Patrick Mullins, O.Carm.
Volume I - 604 pages
Volume II - 603 pages
The large number of extant documents concerning the early thirteenth-century Latin Patriarch of Jerusalem, Albert degli Avogadri (c. 1150-1214), demonstrate both his impact on his times and the ways in which his life was shaped by his historical circumstances. Among the documents that were written or co-written by him were those that established, or sanctioned, the normative way of life of three particular groups within the Church of his time: the canons of Biella, in the county of Vercelli, the first (clerical), second (Religious), and third (lay) orders of the Humiliati, and the Latin hermits who became known later as the Carmelites. It is primarily because of his foundational influence on the Carmelites that Albert is remembered today but, together, the surviving documents reveal Albert’s different fields of expertise, his adroit handling of his ecclesiastical responsibilities and the historical circumstances that shaped both his early development and later life. Introducing the reader to the relevant features of the feudal period in which he lived, and to the complex social forces that shaped that age, this documentary biography traces his engagement with the society and Church of his time as a canon regular and Prior of the Holy Cross of Mortara, as Bishop of Vercelli, and as Latin Patriarch of Jerusalem. Divided into two volumes, each of twelve chapters, the first section deals with the period before Albert’s appointment as Bishop of Vercelli in 1185 in two chapters.
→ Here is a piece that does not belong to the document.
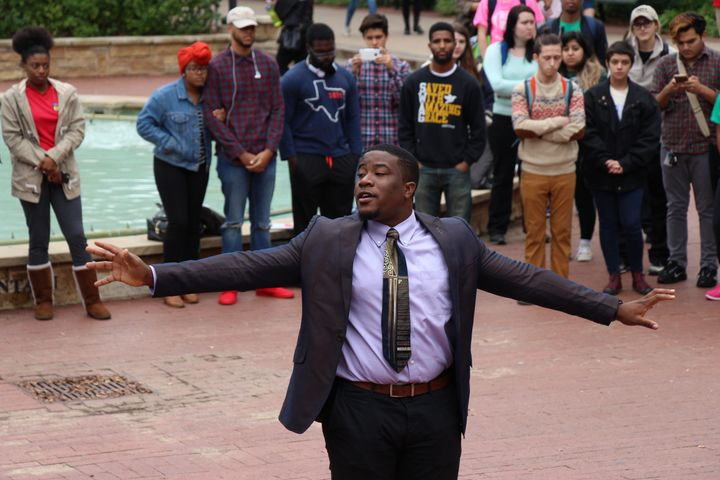 President of UNT's Dedicated Men, Joshua O. Okpara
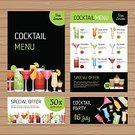 Square,No People,Drink,Cafe,Drinking Glass,Placard,Template,Collection,Wood - Material,Illustration,Restaurant,Poster,Fashion,Price,Cocktail Party,Food,Printout,Price Tag,Sale,Plan,Brochure,Alcohol,Backgrounds,Plan,Book Cover,Flyer - Leaflet,List,Cocktail,Modern,Menu,Vector,Bar - Drink Establishment,Design,Black Color,Green Color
The three chapters of section two describe the first period of Albert’s ministry as Bishop of Vercelli, 1185-91. In five chapters, the third section presents the second period of Albert’s time in Vercelli, 1191-97, under Pope Celestine III. Section four outlines, in eight chapters, the final period of Albert’s episcopal ministry in Vercelli, 1197-1205, under Pope Innocent III. Albert’s ministry as Latin Patriarch of Jerusalem under Pope Innocent III is the subject of the six chapters of section five. Focusing on his roles as mediator and judge in the resolution of conflict and his commitment to reform, the conclusion tries to identify the principal influences and values that shaped Albert’s life.